Mourning my Queen Taffy

Photo by David Mark (12019) from Pixabay

I still remember what was to be Taffy’s last weekend in the third week of January. They were brutally cold days with the kind of wind chill for which Chicago is famous. I had just arrived home on a late Friday afternoon, feeling happy after meeting up with some old friends. On the way home, I picked up some roast chicken which I enjoyed–and which Taffy did too. So imagine my shock as she sniffed and nibbled a bit without finishing the slivers I had given her. I decided to whip out her favorite Friskies liver pate, but again, she sniffed, nibbled, and walked away. This was very odd behavior since I had never seen her do that, at least not since the time her breast tumors had been discovered.

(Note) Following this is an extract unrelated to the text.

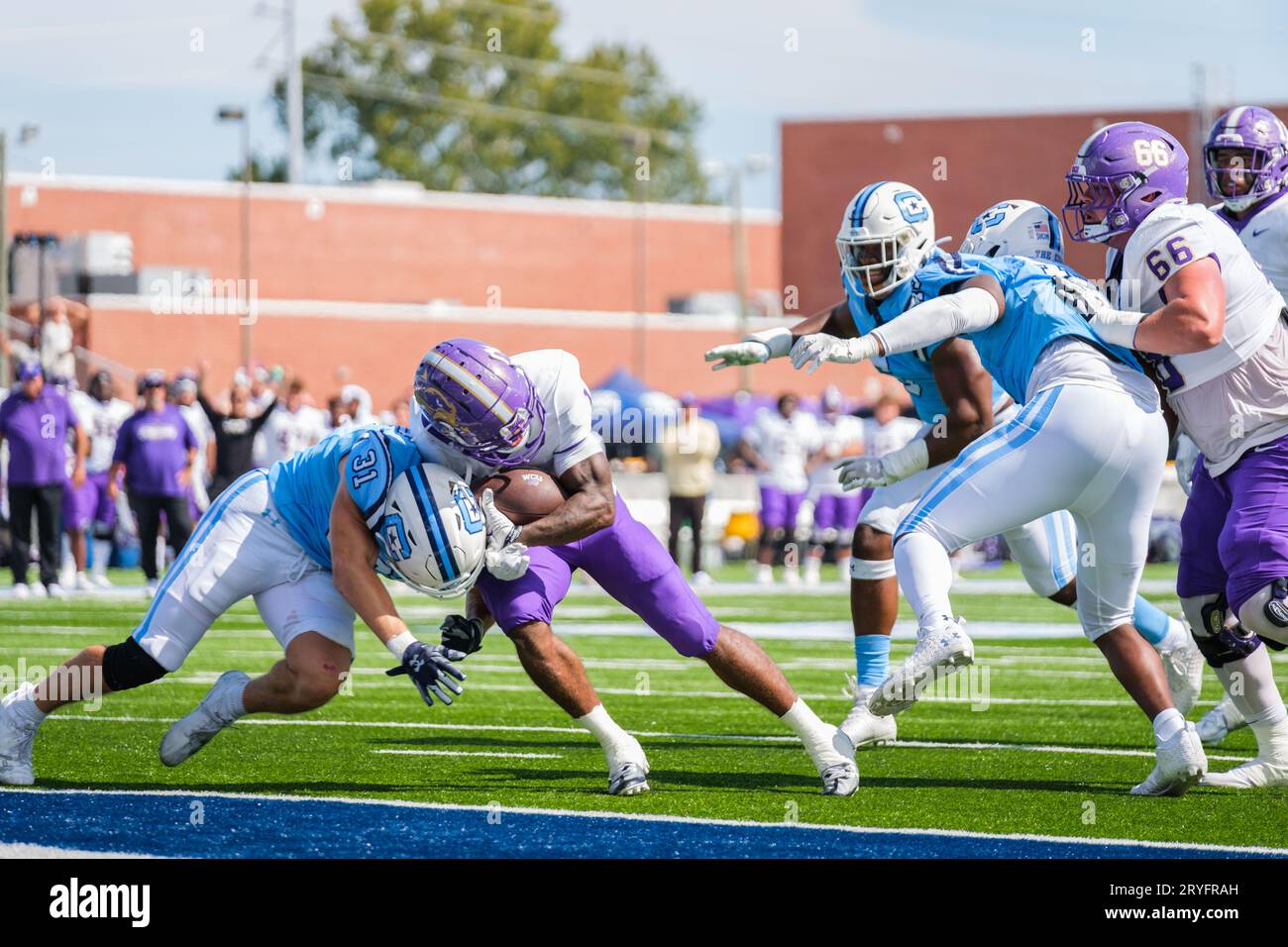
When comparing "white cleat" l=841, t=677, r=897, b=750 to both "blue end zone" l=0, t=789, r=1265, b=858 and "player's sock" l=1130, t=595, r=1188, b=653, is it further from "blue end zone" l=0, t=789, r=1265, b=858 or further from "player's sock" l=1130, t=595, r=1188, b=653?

I also noticed that she was more affectionate than usual, following me about and even sitting beside me at the piano. How could she be ill? Yet, she kept refusing food.

Cancer

On Monday morning, I called the vet which promptly picked her up and whisked her off to their office. Several hours later, the vet called to say that X-rays revealed sizable masses in her breasts. It was then I realized why she had been lying on her back the last month or so even if she acted otherwise normally: the masses had probably become too uncomfortable for her. No, the masses were not operable, the vet stated matter-of-factly. They were too large and had made their way to her lungs. The only solution was euthanization. “You can see her tomorrow as we’re closing now,” she added.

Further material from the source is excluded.